## Work to be completed
Copy out word for word the stretch of records from the very start through the line that contains "point (1, 0) < point (45, 5) < point (47, 32)", both ends included, leaving out the pictures.

## Records provided
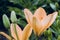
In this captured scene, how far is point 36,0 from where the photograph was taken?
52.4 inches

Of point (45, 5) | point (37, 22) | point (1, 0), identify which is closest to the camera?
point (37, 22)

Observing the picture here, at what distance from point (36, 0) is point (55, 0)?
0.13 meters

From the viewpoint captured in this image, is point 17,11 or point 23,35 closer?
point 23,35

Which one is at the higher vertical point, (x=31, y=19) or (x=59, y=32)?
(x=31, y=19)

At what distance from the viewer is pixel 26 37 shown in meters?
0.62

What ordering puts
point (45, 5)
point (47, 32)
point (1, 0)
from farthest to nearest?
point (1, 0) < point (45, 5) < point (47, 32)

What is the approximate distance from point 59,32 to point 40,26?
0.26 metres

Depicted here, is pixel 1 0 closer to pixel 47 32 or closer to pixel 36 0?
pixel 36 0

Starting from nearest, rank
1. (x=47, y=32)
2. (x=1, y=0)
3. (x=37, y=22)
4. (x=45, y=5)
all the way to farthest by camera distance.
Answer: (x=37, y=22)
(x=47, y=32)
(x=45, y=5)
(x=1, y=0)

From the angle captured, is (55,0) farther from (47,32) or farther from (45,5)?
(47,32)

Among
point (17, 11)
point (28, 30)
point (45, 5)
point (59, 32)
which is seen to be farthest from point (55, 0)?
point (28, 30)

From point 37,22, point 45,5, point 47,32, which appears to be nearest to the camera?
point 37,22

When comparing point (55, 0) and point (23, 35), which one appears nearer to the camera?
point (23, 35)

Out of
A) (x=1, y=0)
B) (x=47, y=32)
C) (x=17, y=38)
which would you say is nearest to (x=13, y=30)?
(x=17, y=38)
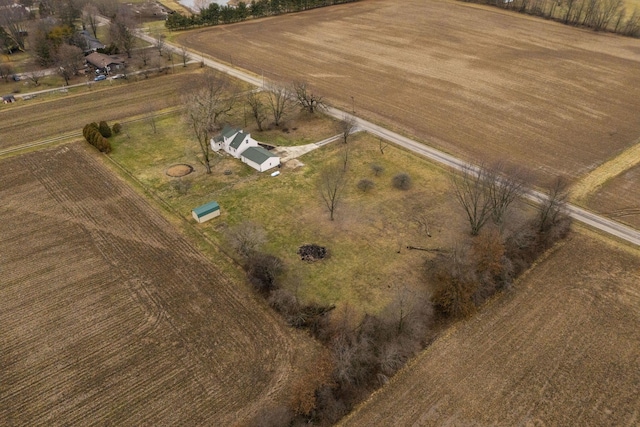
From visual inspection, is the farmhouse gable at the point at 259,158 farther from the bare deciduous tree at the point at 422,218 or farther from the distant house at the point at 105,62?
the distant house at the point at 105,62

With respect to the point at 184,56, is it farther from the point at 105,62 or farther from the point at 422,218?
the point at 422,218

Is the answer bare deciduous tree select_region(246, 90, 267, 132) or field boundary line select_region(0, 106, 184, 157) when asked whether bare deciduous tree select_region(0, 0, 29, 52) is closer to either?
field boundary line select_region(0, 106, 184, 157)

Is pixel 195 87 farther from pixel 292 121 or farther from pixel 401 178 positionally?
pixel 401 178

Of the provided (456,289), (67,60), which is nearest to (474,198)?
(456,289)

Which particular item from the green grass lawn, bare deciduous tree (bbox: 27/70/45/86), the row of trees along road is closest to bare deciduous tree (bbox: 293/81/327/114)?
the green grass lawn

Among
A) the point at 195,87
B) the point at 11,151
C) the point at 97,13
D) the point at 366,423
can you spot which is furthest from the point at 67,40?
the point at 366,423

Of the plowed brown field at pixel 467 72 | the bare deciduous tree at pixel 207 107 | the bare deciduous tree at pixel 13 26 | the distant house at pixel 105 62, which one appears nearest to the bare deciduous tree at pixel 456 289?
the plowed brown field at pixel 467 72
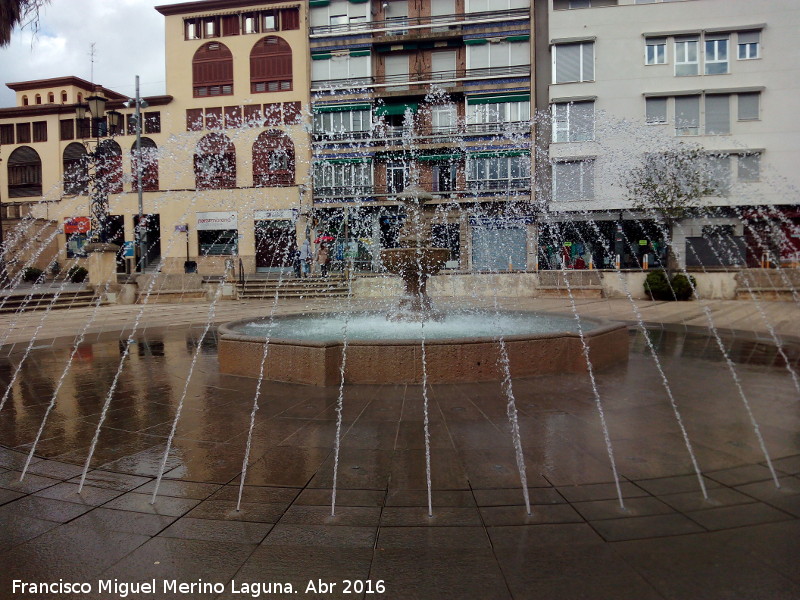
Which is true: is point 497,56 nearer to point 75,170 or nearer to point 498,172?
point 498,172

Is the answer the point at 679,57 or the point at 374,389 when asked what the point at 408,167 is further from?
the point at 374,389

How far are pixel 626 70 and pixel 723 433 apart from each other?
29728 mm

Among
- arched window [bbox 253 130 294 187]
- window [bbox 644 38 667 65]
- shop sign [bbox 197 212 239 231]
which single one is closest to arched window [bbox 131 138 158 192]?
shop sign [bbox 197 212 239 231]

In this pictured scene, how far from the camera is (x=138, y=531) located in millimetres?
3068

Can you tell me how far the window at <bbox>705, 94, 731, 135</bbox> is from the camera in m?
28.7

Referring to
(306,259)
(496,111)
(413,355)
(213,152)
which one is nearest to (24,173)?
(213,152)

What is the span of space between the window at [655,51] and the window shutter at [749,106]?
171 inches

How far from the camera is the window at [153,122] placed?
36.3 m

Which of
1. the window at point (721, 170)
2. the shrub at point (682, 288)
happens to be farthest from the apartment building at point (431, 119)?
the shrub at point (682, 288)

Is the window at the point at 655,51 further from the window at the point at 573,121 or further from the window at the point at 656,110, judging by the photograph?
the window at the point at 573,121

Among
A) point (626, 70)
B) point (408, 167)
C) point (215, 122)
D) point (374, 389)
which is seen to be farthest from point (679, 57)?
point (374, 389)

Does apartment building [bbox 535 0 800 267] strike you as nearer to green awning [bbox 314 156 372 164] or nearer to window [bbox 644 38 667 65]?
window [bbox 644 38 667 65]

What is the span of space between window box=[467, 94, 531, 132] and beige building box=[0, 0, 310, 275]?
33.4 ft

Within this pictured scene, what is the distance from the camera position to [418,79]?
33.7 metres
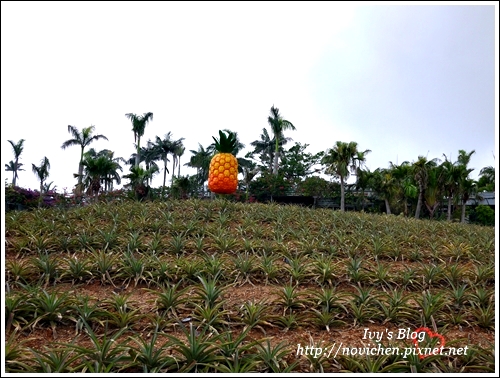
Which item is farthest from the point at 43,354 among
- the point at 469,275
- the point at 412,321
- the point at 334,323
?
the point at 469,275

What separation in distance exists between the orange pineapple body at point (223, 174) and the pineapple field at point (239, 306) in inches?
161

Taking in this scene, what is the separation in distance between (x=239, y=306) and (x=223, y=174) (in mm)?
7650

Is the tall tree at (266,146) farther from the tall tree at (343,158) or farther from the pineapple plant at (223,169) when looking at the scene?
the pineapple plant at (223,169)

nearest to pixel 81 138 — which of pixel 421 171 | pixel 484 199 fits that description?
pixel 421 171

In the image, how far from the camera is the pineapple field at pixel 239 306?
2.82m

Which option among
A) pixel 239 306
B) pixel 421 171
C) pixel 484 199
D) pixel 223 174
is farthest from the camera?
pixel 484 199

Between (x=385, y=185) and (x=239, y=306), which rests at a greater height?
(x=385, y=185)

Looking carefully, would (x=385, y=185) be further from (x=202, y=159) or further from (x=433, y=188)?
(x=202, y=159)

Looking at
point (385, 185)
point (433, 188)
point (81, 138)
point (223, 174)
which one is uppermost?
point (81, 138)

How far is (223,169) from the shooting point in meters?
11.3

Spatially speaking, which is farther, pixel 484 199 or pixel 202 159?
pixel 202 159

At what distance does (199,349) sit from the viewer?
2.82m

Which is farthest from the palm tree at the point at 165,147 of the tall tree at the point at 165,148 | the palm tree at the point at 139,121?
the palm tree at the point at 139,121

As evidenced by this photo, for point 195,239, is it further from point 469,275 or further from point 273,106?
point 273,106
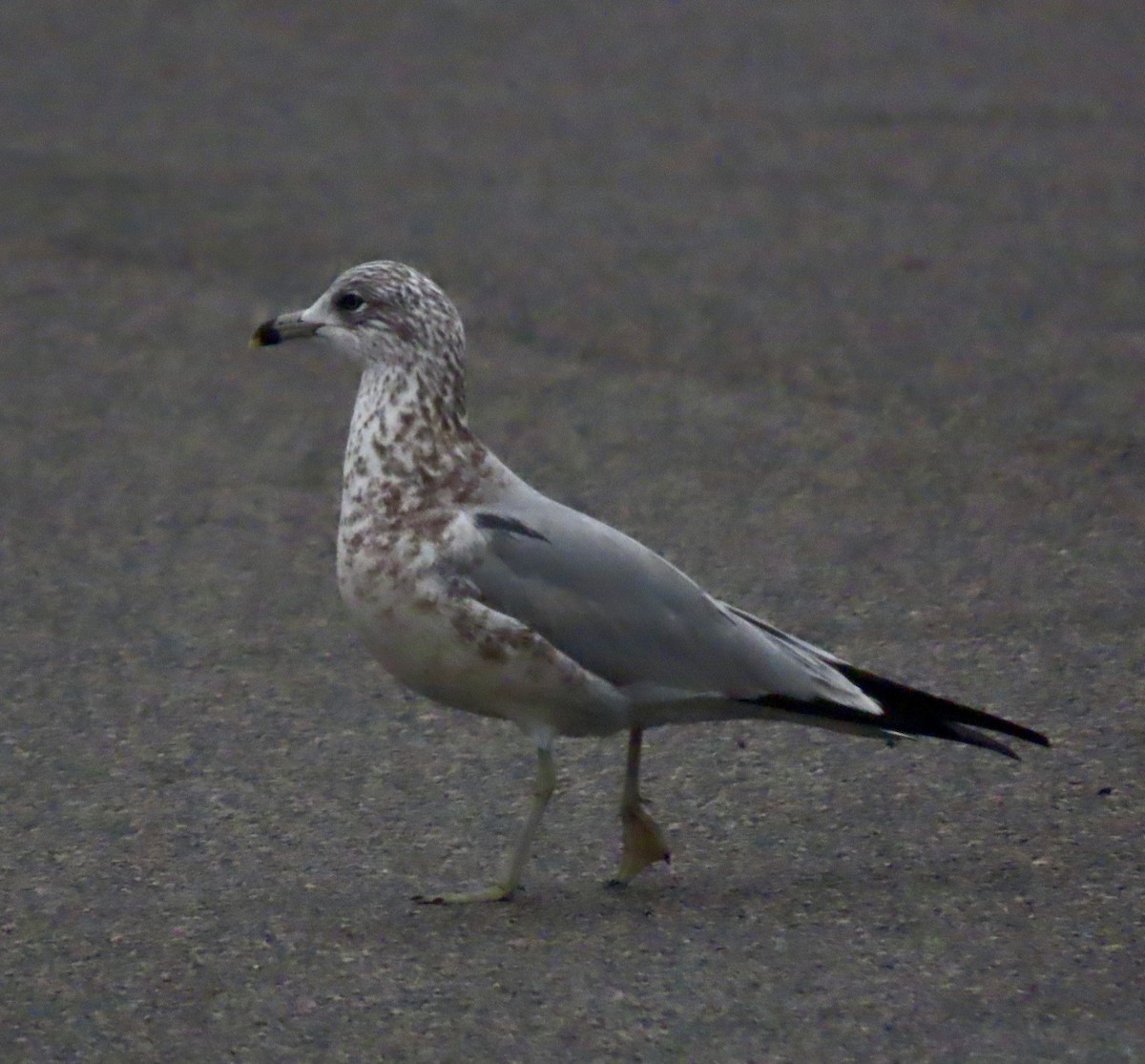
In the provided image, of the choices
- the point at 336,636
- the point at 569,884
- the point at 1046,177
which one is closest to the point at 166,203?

## Written answer
In this captured scene, how far is point 36,0 from where the photograph was taken?
52.4 inches

Of point (45, 5) | point (37, 22) | point (1, 0), identify which is closest to the camera?
point (37, 22)

Observing the picture here, at what distance from point (36, 0) is point (55, 0)?
0.13 meters

From the viewpoint captured in this image, is point 17,11 or point 23,35 closer?
point 23,35

Which one is at the higher vertical point, (x=31, y=19) or (x=59, y=32)?
(x=31, y=19)

At what distance from the viewer is pixel 26 37 shown in meters?
0.62

What ordering puts
point (45, 5)
point (47, 32)
point (1, 0)
from farthest to nearest?
point (1, 0) < point (45, 5) < point (47, 32)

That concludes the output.